Strigi-chemical GSoC final timeline

On August 20th all GSoC students and mentors are supposed to start the final evaluation. This means that the major goals of the projects should be complete and working code submitted.

The environment of my Strigi-chemical project is very dynamic: Strigi is under heavy development and undergoing XESAM-reforms at the moment, there is also much happening in open source cheminformatics world, like new OpenBabel release and things like OSRA optical structure recognition or structural information embedded in PNG images. This post outlines the final TODO of my project which you can expect to be ready by the end of this SoC.

  1. JStreams SDF substream provider is a nice feature which represents an SDF file as a virtual folder of MOL files. I'm trying to make it work stable at the moment. This makes SDF analysis transparent as if it really was a set of MOL files. It also allows to browse the contents of SDF with jstream:// KIO;
  2. I need to fix CML2 analyzer and make sure it correctly recognizes the newly generated CMLs from Jerome's chemical-structures-2 repository;
  3. Use MIME helper to decide whether to continue with stream analysis or to skip the stream. It will probably allow to optimize some greedy analyzers;
  4. Make sure that OpenBabel helper works well and does not crash with parallel analyzers;
  5. Create a chemical PNG analyzer to extract chemical information (MOL or InChI) from images; Unittests are based on samples generated by Firefly and gchempaint software;
  6. Make sure all strigi-chemical analyzers conform Strigi PLUGIN architecture and have unittests with files taken from Blue Obelisk CTFR (Chemical Test File Repository)
  7. Update chemical ontology to prepare it for migration to XESAM ontology (fix types, cardinalities, child-parent links and indexing flags);
  8. And finally, build a sample GUI application, using molsKetch and avogadro as Kparts. This application should be able to input a structure by drawing it, represent it as OpenBabel molecule, convert it to InChI using OB, make a XESAM query over dbus to strigidaemon, display the list of results with a structural preview powered by Avogadro (Kalzium).

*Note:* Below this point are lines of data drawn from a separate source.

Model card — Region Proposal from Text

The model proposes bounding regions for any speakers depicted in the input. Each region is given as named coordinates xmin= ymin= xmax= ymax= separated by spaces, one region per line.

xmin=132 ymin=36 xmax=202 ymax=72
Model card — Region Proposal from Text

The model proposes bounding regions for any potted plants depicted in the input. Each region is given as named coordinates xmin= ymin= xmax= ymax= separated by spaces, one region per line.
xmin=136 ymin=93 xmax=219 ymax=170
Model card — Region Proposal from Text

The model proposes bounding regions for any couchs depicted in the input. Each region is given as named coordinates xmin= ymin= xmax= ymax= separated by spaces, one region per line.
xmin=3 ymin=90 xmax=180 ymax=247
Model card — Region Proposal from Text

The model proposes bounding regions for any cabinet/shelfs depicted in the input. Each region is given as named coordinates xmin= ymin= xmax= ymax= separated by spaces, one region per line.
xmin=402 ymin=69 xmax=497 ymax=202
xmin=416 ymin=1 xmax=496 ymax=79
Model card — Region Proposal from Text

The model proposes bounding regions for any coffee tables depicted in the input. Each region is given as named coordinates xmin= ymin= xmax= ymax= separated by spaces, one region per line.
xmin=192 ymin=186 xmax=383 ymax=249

It is quite a lot of work for 5 days left, but I have drafts of everything listed above so it should be feasible.

2 comments:

Egon Willighagen said...

About point 1. Does that mean we can open an SDF file in Konqueror as if it was a folder, and that it therefore get a folder icon, possibly overlayed with a molecule or so? Does it scale to 100MB SDF files too?

Alexander Goncearenco said...

Egon: yes, it means with jstream:// KIO you would be able to open an SDF file in Konqueror as if it was a folder.

I'm not sure about the icon at the moment.

The scaling is a great question, since it is based on streams it should scale very well, but it really depends on the implementation. And this is what I am doing right now, coding and testing it.